[start]

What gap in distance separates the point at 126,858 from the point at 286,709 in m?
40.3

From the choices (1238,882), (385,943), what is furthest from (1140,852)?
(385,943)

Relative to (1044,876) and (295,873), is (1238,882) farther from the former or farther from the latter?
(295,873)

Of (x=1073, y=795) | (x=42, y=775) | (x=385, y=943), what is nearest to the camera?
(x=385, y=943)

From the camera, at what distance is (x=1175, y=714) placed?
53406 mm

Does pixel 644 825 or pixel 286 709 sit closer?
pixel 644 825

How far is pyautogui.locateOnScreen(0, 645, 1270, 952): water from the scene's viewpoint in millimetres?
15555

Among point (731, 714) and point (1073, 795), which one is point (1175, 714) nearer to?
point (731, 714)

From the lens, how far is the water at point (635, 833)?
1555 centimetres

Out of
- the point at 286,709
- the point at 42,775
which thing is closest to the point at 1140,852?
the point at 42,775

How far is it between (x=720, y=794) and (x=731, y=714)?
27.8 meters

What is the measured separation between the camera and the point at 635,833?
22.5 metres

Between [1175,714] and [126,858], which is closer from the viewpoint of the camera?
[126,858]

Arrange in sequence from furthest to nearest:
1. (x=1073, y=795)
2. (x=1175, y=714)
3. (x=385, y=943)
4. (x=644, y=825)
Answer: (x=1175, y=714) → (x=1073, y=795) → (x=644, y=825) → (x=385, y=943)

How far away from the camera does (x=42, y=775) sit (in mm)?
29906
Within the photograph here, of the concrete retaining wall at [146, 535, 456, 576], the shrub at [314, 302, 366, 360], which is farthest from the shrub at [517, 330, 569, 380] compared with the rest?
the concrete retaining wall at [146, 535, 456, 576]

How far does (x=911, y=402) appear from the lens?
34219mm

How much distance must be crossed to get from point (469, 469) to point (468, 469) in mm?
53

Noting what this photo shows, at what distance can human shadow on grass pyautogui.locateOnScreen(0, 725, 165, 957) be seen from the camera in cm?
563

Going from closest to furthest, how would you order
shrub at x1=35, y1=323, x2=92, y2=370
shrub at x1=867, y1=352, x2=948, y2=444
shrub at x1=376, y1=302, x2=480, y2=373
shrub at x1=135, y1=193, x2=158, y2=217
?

[end]

Work instructions:
Rewrite the entries above, putting "bush" wherever "shrub" appears and leaving everything else unchanged.

Finished answer:
What gap in distance separates the point at 126,858 from the point at 286,709 in m?
40.3

From the choices (1238,882), (385,943), what is furthest from (1140,852)?
(385,943)

Relative to (1044,876) and (295,873), is (1238,882) farther from the former or farther from the latter?
(295,873)

Of (x=1073, y=795) | (x=42, y=775) | (x=385, y=943), what is nearest to the camera?
(x=385, y=943)

From the camera, at what distance is (x=1175, y=714) placed?
53406 mm

Does pixel 644 825 or pixel 286 709 sit closer?
pixel 644 825

How far is pyautogui.locateOnScreen(0, 645, 1270, 952): water from the scene's viewpoint in millimetres?
15555

Among point (731, 714) and point (1073, 795), which one is point (1175, 714) nearer to?
point (731, 714)

From the lens, how far is the water at point (635, 833)?
1555 centimetres

Out of
- the point at 286,709
- the point at 42,775
which thing is closest to the point at 1140,852?
the point at 42,775

How far is it between (x=720, y=794) and (x=731, y=714)?
27.8 meters

What is the measured separation between the camera and the point at 635,833?
22.5 metres

Between [1175,714] and [126,858], which is closer from the viewpoint of the camera?
[126,858]

Arrange in sequence from furthest to nearest:
1. (x=1073, y=795)
2. (x=1175, y=714)
3. (x=385, y=943)
4. (x=644, y=825)
Answer: (x=1175, y=714) → (x=1073, y=795) → (x=644, y=825) → (x=385, y=943)

How far away from the camera does (x=42, y=775) sit (in mm)?
29906
Within the photograph here, of the concrete retaining wall at [146, 535, 456, 576], the bush at [314, 302, 366, 360], which is farthest from the bush at [517, 330, 569, 380] compared with the rest?
the concrete retaining wall at [146, 535, 456, 576]

How far does (x=911, y=402) appear from the lens?
34219mm

How much distance must be crossed to get from point (469, 469) to point (468, 469) in mm?
53

Noting what this photo shows, at what distance can human shadow on grass pyautogui.locateOnScreen(0, 725, 165, 957) be seen from the camera in cm?
563

Going from closest to furthest, how would you order
bush at x1=35, y1=323, x2=92, y2=370
bush at x1=867, y1=352, x2=948, y2=444
bush at x1=376, y1=302, x2=480, y2=373
bush at x1=135, y1=193, x2=158, y2=217
?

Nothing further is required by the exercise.